:: WHAT THIS TASK INVOLVES ::
The data must be transcribed exactly, with no line missing.

[Start of section]

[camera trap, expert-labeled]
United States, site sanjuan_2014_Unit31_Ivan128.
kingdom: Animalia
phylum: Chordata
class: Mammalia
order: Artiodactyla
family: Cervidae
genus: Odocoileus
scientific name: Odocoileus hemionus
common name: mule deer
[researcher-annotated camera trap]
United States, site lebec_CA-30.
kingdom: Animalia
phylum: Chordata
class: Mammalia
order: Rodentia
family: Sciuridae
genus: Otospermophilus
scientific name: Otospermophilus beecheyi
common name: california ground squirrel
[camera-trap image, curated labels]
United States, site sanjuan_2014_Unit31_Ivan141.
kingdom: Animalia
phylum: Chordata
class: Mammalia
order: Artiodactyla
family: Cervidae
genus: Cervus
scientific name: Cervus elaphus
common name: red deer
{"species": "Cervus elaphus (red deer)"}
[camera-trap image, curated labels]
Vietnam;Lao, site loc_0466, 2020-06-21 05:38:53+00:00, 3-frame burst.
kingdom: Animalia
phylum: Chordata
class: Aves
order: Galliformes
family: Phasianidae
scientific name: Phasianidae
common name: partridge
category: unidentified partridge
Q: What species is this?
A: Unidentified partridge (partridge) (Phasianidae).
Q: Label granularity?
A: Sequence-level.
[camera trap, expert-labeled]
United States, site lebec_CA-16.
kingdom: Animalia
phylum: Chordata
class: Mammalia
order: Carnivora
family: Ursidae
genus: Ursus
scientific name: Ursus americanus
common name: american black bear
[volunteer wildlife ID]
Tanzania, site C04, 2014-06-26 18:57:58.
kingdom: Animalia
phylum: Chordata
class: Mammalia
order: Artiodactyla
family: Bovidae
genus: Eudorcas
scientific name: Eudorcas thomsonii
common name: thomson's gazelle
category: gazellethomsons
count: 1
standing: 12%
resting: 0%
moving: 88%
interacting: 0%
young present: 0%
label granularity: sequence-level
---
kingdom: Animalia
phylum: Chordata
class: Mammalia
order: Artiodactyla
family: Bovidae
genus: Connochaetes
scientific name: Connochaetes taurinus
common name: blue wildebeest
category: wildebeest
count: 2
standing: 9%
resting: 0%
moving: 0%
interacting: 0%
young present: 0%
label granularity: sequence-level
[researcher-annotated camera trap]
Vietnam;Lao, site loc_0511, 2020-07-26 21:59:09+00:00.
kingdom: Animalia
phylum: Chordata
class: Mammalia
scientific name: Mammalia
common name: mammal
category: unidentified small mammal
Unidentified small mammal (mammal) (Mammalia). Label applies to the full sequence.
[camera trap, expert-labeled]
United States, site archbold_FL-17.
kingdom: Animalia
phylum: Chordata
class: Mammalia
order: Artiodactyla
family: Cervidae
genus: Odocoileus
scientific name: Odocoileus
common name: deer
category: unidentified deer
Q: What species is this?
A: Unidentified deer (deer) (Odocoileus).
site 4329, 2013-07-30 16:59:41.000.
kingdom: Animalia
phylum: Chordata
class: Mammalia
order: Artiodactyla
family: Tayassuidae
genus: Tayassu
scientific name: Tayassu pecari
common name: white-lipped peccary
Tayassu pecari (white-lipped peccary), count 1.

[End of section]

:: RESULT OF THIS TASK ::
[camera trap, expert-labeled]
United States, site sanjuan_2014_Unit31_Ivan128.
kingdom: Animalia
phylum: Chordata
class: Mammalia
order: Artiodactyla
family: Cervidae
genus: Odocoileus
scientific name: Odocoileus hemionus
common name: mule deer
[researcher-annotated camera trap]
United States, site lebec_CA-30.
kingdom: Animalia
phylum: Chordata
class: Mammalia
order: Rodentia
family: Sciuridae
genus: Otospermophilus
scientific name: Otospermophilus beecheyi
common name: california ground squirrel
[camera-trap image, curated labels]
United States, site sanjuan_2014_Unit31_Ivan141.
kingdom: Animalia
phylum: Chordata
class: Mammalia
order: Artiodactyla
family: Cervidae
genus: Cervus
scientific name: Cervus elaphus
common name: red deer
{"species": "Cervus elaphus (red deer)"}
[camera-trap image, curated labels]
Vietnam;Lao, site loc_0466, 2020-06-21 05:38:53+00:00, 3-frame burst.
kingdom: Animalia
phylum: Chordata
class: Aves
order: Galliformes
family: Phasianidae
scientific name: Phasianidae
common name: partridge
category: unidentified partridge
Q: What species is this?
A: Unidentified partridge (partridge) (Phasianidae).
Q: Label granularity?
A: Sequence-level.
[camera trap, expert-labeled]
United States, site lebec_CA-16.
kingdom: Animalia
phylum: Chordata
class: Mammalia
order: Carnivora
family: Ursidae
genus: Ursus
scientific name: Ursus americanus
common name: american black bear
[volunteer wildlife ID]
Tanzania, site C04, 2014-06-26 18:57:58.
kingdom: Animalia
phylum: Chordata
class: Mammalia
order: Artiodactyla
family: Bovidae
genus: Eudorcas
scientific name: Eudorcas thomsonii
common name: thomson's gazelle
category: gazellethomsons
count: 1
standing: 12%
resting: 0%
moving: 88%
interacting: 0%
young present: 0%
label granularity: sequence-level
---
kingdom: Animalia
phylum: Chordata
class: Mammalia
order: Artiodactyla
family: Bovidae
genus: Connochaetes
scientific name: Connochaetes taurinus
common name: blue wildebeest
category: wildebeest
count: 2
standing: 9%
resting: 0%
moving: 0%
interacting: 0%
young present: 0%
label granularity: sequence-level
[researcher-annotated camera trap]
Vietnam;Lao, site loc_0511, 2020-07-26 21:59:09+00:00.
kingdom: Animalia
phylum: Chordata
class: Mammalia
scientific name: Mammalia
common name: mammal
category: unidentified small mammal
Unidentified small mammal (mammal) (Mammalia). Label applies to the full sequence.
[camera trap, expert-labeled]
United States, site archbold_FL-17.
kingdom: Animalia
phylum: Chordata
class: Mammalia
order: Artiodactyla
family: Cervidae
genus: Odocoileus
scientific name: Odocoileus
common name: deer
category: unidentified deer
Q: What species is this?
A: Unidentified deer (deer) (Odocoileus).
site 4329, 2013-07-30 16:59:41.000.
kingdom: Animalia
phylum: Chordata
class: Mammalia
order: Artiodactyla
family: Tayassuidae
genus: Tayassu
scientific name: Tayassu pecari
common name: white-lipped peccary
Tayassu pecari (white-lipped peccary), count 1.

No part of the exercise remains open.